Bach: Aria with Thirty Variations BWV 988 (Goldberg Variations) - Angela Hewitt
Although I'm doing my darnest to stir clear of the unavoidable Messiah-Nutcracker-led holiday fare, I still find myself facing Cornelian dilemnas such as the choice I had to make last night when the National Symphony Orchestra was presenting the world première of Jennifer Hidgon's new piano concerto performed by tiny-but-mighty Yuja Wang along with Rimsky-Korsakov's The Snow and the Maiden and Tchaikovsky's first symphony while at Strathmore another pianist extraordinaire, Canadian Angela Hewitt, was scheduled to tackle her field of expertise (and what a field of expertise!): Bach's Goldberg Variations. Either of these hugely talented ladies was a prime choice, of course, and I ended up picking Ms. Hewitt because of the dreamy combination of her well-established talent and Bach's enchanting masterpiece.

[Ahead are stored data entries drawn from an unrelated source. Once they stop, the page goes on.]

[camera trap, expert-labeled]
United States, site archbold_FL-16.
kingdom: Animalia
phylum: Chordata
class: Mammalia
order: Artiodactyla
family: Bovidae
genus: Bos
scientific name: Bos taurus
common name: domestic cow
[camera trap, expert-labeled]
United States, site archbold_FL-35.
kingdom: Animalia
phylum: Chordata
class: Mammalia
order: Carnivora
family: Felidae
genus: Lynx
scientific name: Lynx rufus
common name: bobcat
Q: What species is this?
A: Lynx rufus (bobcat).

Supposedly composed by the German master for the 14-year-old harpsichordist Johann Gottlieb Goldberg - therefore their name - so that he could help insomniac Count Hermann Keyserlingk fall asleep, Bach's Goldberg Variations first and foremost stand out as a delightful musical work on their very own. There are very few indications on how to actually play the variations, but that did not stop Angela Hewitt's fingers from assuredly working the keyboard, creating music that sounded by turn like the delicate rain drops of a refreshing spring shower or the vigorous hail of a relentless, mean thunderstorm. The thirty variations on the theme Aria are short by nature, but each and every one of them is an indispensable link in Bach's perfect chain. Angela Hewitt has long made this quasi-continuous 90-minute piece her life mission, and listening to her is like having an old friend take you on a exhaustive tour of her favorite place.

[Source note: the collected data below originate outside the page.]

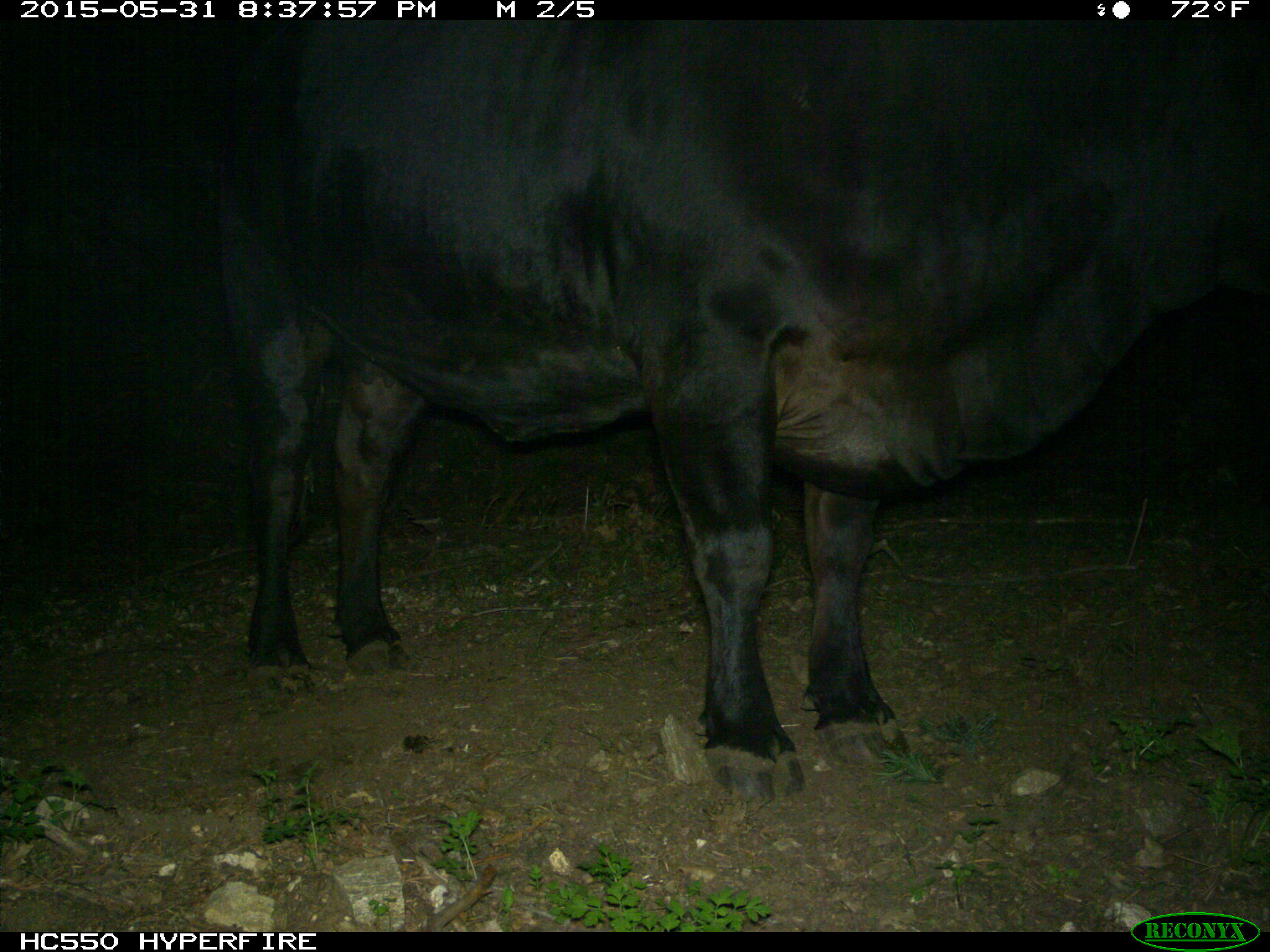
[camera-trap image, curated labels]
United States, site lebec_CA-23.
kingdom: Animalia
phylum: Chordata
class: Mammalia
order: Artiodactyla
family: Bovidae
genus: Bos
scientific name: Bos taurus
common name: domestic cow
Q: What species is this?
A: Bos taurus (domestic cow).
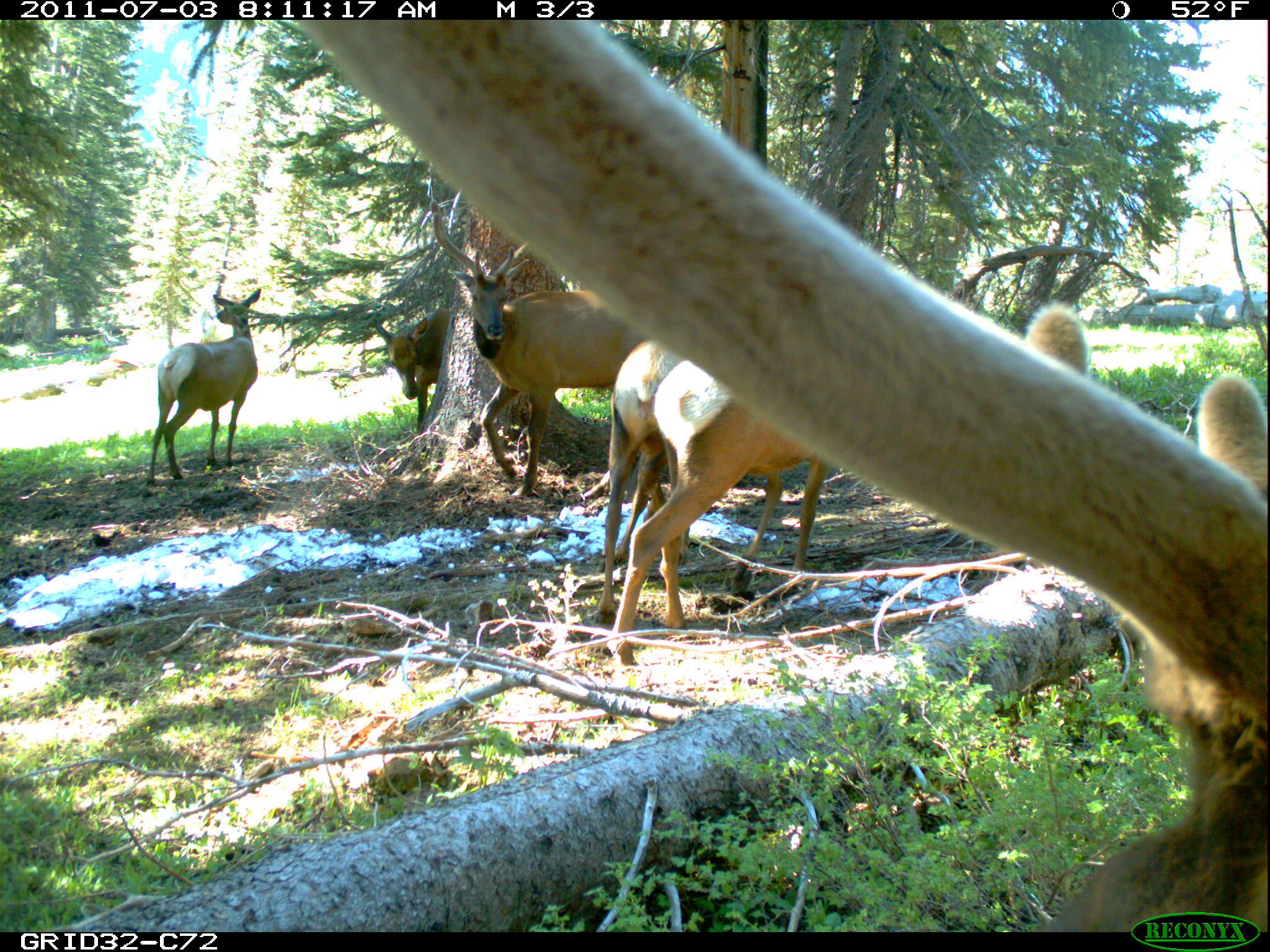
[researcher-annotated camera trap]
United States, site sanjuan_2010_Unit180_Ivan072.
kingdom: Animalia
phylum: Chordata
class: Mammalia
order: Artiodactyla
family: Cervidae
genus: Cervus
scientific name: Cervus elaphus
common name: red deer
Cervus elaphus (red deer).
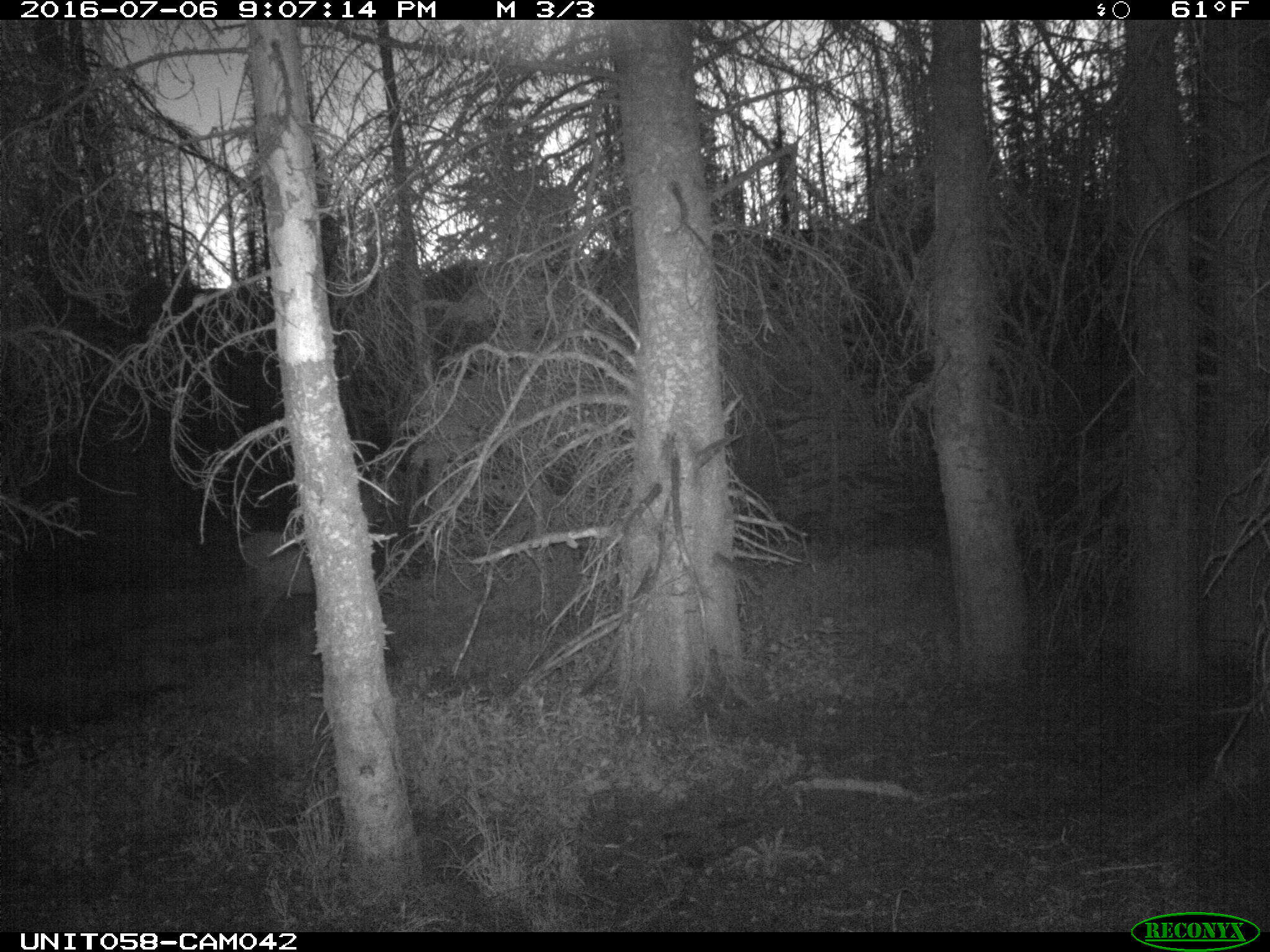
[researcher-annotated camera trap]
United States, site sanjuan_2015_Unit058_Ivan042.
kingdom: Animalia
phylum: Chordata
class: Mammalia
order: Artiodactyla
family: Cervidae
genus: Cervus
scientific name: Cervus elaphus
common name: red deer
Cervus elaphus (red deer).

The long, enthusiastic ovation even earned us a lovely encore in the form of an arrangement of an aria from Bach's Hunt cantata. A stunning parting gift that I didn't even expect after the exhilarating but no doubt draining marathon she had just brilliantly completed. My only lingering regret was how even more enjoyable the whole experience would have been in a smaller venue, where the auditorium would have been fuller and the whole journey more intimate, but now that's really nitpicking.